(Saved data entries)
Content starts

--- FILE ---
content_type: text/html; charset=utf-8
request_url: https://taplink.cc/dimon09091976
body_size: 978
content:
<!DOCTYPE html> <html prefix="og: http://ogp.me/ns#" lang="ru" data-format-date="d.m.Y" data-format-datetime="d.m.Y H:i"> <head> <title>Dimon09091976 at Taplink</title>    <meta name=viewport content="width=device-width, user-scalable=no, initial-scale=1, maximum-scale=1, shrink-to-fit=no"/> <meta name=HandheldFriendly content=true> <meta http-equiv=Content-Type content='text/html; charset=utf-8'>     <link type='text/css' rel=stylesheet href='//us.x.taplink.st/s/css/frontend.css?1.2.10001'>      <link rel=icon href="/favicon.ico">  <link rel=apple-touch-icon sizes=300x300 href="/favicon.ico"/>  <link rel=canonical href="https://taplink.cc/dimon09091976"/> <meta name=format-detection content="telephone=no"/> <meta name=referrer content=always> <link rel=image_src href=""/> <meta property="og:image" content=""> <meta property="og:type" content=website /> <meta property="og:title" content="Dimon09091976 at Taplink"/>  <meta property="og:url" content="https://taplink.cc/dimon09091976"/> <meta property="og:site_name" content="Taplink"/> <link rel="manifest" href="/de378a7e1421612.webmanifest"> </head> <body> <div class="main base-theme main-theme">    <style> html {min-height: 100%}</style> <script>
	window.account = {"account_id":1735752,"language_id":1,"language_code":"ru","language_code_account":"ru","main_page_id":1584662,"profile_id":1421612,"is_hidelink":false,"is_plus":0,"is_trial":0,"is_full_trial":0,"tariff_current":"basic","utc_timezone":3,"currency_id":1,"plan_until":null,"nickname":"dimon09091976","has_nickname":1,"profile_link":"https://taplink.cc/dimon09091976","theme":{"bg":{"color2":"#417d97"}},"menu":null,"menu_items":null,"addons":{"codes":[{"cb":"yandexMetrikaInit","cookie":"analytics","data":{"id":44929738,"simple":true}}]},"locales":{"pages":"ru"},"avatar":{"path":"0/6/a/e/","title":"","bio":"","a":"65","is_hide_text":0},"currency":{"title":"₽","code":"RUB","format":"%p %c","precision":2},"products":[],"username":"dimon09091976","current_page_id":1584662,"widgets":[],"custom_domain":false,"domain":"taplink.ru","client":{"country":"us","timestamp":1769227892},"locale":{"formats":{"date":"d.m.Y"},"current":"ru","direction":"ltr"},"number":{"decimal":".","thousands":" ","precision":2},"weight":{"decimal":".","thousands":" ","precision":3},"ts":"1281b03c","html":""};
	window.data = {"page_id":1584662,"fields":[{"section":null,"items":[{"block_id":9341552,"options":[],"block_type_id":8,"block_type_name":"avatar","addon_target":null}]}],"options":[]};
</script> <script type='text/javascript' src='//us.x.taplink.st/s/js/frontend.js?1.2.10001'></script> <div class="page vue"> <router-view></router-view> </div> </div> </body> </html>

Content ends

WHAT YOU SHOULD DO: Write out every entry again, keeping each line exactly the same.

ANSWER BOX:
--- FILE ---
content_type: text/html; charset=utf-8
request_url: https://taplink.cc/dimon09091976
body_size: 978
content:
<!DOCTYPE html> <html prefix="og: http://ogp.me/ns#" lang="ru" data-format-date="d.m.Y" data-format-datetime="d.m.Y H:i"> <head> <title>Dimon09091976 at Taplink</title>    <meta name=viewport content="width=device-width, user-scalable=no, initial-scale=1, maximum-scale=1, shrink-to-fit=no"/> <meta name=HandheldFriendly content=true> <meta http-equiv=Content-Type content='text/html; charset=utf-8'>     <link type='text/css' rel=stylesheet href='//us.x.taplink.st/s/css/frontend.css?1.2.10001'>      <link rel=icon href="/favicon.ico">  <link rel=apple-touch-icon sizes=300x300 href="/favicon.ico"/>  <link rel=canonical href="https://taplink.cc/dimon09091976"/> <meta name=format-detection content="telephone=no"/> <meta name=referrer content=always> <link rel=image_src href=""/> <meta property="og:image" content=""> <meta property="og:type" content=website /> <meta property="og:title" content="Dimon09091976 at Taplink"/>  <meta property="og:url" content="https://taplink.cc/dimon09091976"/> <meta property="og:site_name" content="Taplink"/> <link rel="manifest" href="/de378a7e1421612.webmanifest"> </head> <body> <div class="main base-theme main-theme">    <style> html {min-height: 100%}</style> <script>
	window.account = {"account_id":1735752,"language_id":1,"language_code":"ru","language_code_account":"ru","main_page_id":1584662,"profile_id":1421612,"is_hidelink":false,"is_plus":0,"is_trial":0,"is_full_trial":0,"tariff_current":"basic","utc_timezone":3,"currency_id":1,"plan_until":null,"nickname":"dimon09091976","has_nickname":1,"profile_link":"https://taplink.cc/dimon09091976","theme":{"bg":{"color2":"#417d97"}},"menu":null,"menu_items":null,"addons":{"codes":[{"cb":"yandexMetrikaInit","cookie":"analytics","data":{"id":44929738,"simple":true}}]},"locales":{"pages":"ru"},"avatar":{"path":"0/6/a/e/","title":"","bio":"","a":"65","is_hide_text":0},"currency":{"title":"₽","code":"RUB","format":"%p %c","precision":2},"products":[],"username":"dimon09091976","current_page_id":1584662,"widgets":[],"custom_domain":false,"domain":"taplink.ru","client":{"country":"us","timestamp":1769227892},"locale":{"formats":{"date":"d.m.Y"},"current":"ru","direction":"ltr"},"number":{"decimal":".","thousands":" ","precision":2},"weight":{"decimal":".","thousands":" ","precision":3},"ts":"1281b03c","html":""};
	window.data = {"page_id":1584662,"fields":[{"section":null,"items":[{"block_id":9341552,"options":[],"block_type_id":8,"block_type_name":"avatar","addon_target":null}]}],"options":[]};
</script> <script type='text/javascript' src='//us.x.taplink.st/s/js/frontend.js?1.2.10001'></script> <div class="page vue"> <router-view></router-view> </div> </div> </body> </html>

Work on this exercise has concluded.